Domino's Pizza Enterprises Limited (Domino's) today announced it has signed an agreement with Flirtey Inc. (SkyDrop) to expand its drone food delivery trials in New Zealand.
After the world’s first pizza delivery by drone from the Domino’s Whangaparaoa store in Auckland in 2016, the two companies have partnered again to offer the innovative service to even more Kiwi pizza lovers with new and improved drone technology.
“We believe drone delivery will be an essential component of our pizza deliveries in the future,” Domino’s Group CEO and Managing Director Don Meij said.
“Customers benefit from the convenience of having fresh, hot pizzas delivered with zero contact to their homes by electrically-powered drones, which also reduces traffic congestion and greenhouse emissions.”
SkyDrop Founder and CEO Matthew Sweeny said the company was excited to launch the second stage of the commercial drone delivery partnership with Domino’s.
“New Zealand has a real opportunity to be at the forefront of the drone delivery industry globally,” he said. “We look forward to expanding our leadership in the trillion-dollar store-to-door food delivery market.”
Since the initial trial, Mr Sweeny said SkyDrop had developed faster, safer, quieter, and greener drones capable of carrying increased payloads of up to 3.5kg.
It had also improved the precision delivery altitude of the drone up to 60 metres, added a parachute system for safety, and received Part 102 Unmanned Aircraft Operator Certificate and Operations Specifications from the CAA in New Zealand.

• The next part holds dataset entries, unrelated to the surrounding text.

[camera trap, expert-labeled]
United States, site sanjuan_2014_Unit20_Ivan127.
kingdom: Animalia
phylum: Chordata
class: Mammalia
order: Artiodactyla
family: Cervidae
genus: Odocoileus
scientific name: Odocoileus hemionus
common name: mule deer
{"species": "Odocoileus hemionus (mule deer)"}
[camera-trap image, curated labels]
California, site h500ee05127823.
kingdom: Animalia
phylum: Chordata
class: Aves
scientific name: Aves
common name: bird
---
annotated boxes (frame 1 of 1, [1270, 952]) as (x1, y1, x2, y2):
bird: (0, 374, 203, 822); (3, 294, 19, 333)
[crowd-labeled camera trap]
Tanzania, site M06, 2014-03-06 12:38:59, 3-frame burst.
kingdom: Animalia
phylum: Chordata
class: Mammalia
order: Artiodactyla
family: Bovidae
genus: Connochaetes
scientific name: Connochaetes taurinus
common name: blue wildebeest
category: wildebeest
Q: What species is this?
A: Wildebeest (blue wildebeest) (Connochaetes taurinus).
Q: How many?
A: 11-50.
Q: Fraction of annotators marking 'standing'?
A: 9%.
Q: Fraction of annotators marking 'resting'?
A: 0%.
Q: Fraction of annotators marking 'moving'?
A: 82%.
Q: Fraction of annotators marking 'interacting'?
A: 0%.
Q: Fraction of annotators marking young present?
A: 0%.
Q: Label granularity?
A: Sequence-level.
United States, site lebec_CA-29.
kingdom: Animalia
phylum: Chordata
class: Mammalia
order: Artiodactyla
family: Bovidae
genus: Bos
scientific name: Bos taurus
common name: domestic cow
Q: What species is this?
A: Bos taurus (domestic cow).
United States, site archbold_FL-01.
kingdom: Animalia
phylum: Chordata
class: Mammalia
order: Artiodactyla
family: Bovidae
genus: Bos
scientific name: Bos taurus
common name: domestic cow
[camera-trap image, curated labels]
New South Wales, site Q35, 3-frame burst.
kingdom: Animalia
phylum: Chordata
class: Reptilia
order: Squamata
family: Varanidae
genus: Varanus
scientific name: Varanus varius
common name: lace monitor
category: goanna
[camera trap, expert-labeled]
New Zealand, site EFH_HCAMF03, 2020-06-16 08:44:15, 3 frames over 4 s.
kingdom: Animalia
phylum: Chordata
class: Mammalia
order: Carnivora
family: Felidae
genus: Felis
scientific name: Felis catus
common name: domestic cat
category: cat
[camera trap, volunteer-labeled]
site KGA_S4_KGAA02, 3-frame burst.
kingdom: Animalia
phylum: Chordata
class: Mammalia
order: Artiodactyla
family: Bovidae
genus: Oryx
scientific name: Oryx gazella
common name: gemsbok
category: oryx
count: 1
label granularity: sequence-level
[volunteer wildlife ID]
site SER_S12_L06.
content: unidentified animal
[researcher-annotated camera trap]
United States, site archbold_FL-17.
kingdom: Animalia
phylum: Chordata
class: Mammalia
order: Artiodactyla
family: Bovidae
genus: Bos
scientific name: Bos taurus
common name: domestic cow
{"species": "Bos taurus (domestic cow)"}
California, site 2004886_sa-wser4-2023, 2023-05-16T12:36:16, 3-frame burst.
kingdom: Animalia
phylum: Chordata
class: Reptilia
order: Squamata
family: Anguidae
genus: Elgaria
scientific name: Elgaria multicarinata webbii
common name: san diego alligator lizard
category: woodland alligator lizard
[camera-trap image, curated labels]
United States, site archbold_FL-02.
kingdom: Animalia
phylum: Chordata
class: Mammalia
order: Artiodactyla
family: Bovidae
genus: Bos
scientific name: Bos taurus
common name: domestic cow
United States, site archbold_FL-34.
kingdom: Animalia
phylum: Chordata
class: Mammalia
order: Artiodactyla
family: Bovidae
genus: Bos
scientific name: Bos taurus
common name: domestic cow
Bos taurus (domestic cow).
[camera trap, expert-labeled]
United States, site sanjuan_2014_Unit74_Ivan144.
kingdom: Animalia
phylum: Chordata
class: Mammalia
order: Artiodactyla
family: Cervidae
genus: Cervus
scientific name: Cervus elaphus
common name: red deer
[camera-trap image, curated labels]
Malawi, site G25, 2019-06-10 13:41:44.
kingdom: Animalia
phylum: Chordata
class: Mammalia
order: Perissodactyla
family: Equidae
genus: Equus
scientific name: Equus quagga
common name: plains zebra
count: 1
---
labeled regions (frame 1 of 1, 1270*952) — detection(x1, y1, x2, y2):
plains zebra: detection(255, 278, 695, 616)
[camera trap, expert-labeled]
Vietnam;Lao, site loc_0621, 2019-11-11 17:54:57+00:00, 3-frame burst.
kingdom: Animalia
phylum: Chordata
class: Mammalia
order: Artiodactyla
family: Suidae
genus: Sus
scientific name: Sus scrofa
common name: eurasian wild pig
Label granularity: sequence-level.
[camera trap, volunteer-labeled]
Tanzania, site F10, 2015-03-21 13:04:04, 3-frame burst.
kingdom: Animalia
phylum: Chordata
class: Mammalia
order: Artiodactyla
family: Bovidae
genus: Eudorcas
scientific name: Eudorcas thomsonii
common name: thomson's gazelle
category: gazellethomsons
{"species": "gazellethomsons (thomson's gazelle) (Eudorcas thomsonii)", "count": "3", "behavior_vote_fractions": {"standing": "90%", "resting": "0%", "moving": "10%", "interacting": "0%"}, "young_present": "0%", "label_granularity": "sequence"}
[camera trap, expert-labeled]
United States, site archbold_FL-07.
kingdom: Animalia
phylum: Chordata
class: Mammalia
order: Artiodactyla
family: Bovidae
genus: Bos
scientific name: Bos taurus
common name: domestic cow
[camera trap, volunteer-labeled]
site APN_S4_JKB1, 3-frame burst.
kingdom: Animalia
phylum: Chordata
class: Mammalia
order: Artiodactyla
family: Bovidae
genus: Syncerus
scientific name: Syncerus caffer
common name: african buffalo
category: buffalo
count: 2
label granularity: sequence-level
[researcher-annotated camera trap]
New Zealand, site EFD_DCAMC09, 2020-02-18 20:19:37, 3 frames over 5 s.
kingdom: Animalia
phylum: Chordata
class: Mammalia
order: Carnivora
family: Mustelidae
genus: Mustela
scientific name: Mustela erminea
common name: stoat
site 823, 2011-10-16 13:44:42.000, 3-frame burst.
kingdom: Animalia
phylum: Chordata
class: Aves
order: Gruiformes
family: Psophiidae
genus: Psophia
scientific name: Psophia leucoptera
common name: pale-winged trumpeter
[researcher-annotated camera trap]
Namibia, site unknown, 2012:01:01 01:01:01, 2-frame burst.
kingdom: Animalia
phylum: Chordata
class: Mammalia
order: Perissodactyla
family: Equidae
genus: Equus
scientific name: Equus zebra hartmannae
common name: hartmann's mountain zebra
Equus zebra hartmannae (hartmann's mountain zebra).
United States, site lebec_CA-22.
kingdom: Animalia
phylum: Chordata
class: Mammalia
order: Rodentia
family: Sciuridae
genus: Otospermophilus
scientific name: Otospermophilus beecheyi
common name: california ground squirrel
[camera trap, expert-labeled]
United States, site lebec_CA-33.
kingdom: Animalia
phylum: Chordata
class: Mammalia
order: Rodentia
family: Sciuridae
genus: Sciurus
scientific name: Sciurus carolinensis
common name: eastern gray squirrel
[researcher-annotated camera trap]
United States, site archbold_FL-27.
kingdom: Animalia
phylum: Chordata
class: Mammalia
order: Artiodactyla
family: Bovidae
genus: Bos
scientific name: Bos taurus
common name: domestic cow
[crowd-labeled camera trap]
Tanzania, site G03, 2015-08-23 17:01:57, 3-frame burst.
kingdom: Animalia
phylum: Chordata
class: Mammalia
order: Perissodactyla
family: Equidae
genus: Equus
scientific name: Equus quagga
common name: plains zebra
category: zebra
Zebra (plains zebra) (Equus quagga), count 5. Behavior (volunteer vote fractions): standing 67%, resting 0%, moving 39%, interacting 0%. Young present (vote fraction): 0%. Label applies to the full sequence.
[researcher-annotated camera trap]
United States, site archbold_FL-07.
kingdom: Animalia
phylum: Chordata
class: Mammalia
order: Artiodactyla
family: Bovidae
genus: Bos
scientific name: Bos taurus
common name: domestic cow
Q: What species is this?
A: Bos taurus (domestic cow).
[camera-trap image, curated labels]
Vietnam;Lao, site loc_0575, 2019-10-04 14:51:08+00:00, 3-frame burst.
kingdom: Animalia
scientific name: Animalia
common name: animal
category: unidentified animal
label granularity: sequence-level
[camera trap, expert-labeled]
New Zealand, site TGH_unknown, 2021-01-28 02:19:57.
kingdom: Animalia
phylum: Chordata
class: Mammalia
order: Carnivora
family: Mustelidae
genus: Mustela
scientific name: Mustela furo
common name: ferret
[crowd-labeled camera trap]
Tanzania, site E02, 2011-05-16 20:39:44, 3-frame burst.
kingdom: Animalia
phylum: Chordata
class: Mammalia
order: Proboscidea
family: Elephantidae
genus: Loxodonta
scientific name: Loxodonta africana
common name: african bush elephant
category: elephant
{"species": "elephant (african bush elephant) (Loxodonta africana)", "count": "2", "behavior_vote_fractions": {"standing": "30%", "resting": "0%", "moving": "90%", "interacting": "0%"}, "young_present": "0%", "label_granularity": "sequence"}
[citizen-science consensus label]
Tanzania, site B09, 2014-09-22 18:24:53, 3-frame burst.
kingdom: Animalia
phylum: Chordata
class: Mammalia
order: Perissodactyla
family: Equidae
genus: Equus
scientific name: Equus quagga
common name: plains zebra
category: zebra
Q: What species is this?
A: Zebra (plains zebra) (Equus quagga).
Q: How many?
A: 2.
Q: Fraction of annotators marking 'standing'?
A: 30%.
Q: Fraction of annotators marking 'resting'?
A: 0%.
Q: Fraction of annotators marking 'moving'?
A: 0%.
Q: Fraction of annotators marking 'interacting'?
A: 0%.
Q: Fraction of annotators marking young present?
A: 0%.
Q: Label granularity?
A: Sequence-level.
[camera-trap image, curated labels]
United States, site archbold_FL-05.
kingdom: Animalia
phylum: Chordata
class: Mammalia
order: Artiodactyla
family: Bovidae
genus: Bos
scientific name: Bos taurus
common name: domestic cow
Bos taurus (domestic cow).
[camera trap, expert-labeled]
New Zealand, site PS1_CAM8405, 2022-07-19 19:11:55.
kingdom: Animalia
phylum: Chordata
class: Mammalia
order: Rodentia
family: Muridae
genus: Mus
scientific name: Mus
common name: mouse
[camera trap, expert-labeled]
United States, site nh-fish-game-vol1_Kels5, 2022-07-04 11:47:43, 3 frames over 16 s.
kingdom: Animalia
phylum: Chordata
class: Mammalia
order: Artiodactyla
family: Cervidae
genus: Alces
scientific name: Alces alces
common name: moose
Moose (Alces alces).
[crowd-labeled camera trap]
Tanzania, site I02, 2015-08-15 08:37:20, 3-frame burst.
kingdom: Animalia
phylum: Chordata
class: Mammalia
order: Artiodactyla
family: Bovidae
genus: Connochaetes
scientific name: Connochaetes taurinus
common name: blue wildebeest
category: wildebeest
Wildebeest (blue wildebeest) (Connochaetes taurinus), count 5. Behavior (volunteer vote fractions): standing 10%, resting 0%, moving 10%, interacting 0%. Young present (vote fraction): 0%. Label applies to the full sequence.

Domino’s New Zealand General Manager Cameron Toomey said they were currently reviewing locations across the country for the drone delivery trial to commence later this year.
“We can’t wait to give our customers the unique experience of having their favourite Domino’s pizzas delivered by drone,” he said.
The first Domino’s drone delivery in Whangaparaoa was conducted under Civil Aviation Rules Part 101 and was attended by both the CAA and Ministry of Transport. The delivery drone was subsequently accepted into the Aviation collection at the Auckland Museum of Transport and Technology (MOTAT).